Certainly! Let's solve the given mathematical expression step-by-step.
Given the expression for [tex]\( y \)[/tex]:
[tex]\[ y = \frac{2}{(3 - 2x)^2} \][/tex]
1. Expression Overview:
- We have [tex]\( y \)[/tex] as a function of [tex]\( x \)[/tex].
- The denominator is [tex]\((3 - 2x)^2\)[/tex], a squared term.
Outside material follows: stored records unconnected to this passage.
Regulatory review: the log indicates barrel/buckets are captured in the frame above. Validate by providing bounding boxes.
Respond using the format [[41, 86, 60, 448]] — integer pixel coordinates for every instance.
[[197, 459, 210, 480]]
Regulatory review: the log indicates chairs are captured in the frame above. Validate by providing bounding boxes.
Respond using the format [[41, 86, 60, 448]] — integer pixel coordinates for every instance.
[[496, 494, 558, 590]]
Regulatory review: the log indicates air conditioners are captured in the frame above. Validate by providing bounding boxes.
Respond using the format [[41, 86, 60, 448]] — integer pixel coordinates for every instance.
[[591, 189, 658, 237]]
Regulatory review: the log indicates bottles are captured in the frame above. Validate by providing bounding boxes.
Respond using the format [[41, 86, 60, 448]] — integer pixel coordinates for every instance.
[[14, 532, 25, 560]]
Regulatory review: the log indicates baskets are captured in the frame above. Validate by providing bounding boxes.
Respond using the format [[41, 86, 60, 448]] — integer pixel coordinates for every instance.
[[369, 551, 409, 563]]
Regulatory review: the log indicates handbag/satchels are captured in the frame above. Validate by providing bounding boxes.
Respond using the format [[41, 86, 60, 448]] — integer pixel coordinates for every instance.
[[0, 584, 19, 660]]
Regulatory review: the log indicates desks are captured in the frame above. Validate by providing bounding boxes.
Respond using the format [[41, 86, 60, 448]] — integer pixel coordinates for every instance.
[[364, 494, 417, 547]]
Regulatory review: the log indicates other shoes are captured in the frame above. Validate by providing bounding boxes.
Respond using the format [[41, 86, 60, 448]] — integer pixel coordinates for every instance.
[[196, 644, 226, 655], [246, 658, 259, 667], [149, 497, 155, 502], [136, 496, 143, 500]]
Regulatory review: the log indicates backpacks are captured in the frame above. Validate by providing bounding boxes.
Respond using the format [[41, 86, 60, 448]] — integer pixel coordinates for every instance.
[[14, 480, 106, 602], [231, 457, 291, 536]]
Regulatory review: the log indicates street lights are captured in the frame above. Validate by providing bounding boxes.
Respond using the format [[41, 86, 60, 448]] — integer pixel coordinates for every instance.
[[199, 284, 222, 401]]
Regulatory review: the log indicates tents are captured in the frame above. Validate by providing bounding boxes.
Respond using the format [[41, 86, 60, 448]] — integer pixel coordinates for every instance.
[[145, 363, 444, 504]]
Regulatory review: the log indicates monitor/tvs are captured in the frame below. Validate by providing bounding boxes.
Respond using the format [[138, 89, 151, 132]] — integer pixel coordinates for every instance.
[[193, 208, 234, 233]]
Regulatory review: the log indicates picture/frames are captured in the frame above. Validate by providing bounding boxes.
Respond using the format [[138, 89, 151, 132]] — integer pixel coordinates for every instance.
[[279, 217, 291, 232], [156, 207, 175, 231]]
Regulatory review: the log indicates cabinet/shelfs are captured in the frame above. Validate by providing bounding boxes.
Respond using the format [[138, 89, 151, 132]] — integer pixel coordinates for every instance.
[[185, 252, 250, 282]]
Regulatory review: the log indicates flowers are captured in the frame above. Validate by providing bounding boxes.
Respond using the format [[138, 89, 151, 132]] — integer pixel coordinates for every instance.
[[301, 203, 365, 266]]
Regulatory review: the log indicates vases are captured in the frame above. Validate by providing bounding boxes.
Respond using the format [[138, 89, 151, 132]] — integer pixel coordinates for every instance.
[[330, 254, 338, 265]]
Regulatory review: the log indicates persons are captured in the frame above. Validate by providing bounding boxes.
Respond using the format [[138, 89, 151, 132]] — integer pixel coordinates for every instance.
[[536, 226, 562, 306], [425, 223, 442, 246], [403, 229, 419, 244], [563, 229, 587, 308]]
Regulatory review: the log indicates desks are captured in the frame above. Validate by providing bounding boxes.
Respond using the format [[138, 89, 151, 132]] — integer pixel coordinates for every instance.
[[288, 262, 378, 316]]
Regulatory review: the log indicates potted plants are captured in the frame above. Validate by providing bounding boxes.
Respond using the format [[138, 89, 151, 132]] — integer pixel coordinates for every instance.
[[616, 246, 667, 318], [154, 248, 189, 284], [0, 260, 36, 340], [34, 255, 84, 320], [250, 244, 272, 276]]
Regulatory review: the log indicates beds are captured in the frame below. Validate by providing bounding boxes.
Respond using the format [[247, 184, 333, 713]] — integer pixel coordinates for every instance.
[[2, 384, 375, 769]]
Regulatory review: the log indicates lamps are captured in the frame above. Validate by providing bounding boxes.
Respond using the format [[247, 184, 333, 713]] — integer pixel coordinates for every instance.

2. Analyzing the Function:
- The expression is a rational function where the numerator is [tex]\( 2 \)[/tex] and the denominator is [tex]\( (3 - 2x)^2 \)[/tex].
3. Simplifying the Denominator:
- The denominator [tex]\( (3 - 2x)^2 \)[/tex] expands to [tex]\( (3 - 2x)(3 - 2x) \)[/tex], but we keep it in the squared form for simplicity in this context.
4. Final Expression:
- The numerator remains as [tex]\( 2 \)[/tex].
- The denominator remains as [tex]\( (3 - 2x)^2 \)[/tex].
So, consolidating everything, the expression for [tex]\( y \)[/tex] is:
[tex]\[ y = \frac{2}{(3 - 2x)^2} \][/tex]
This is the detailed breakdown of the given expression.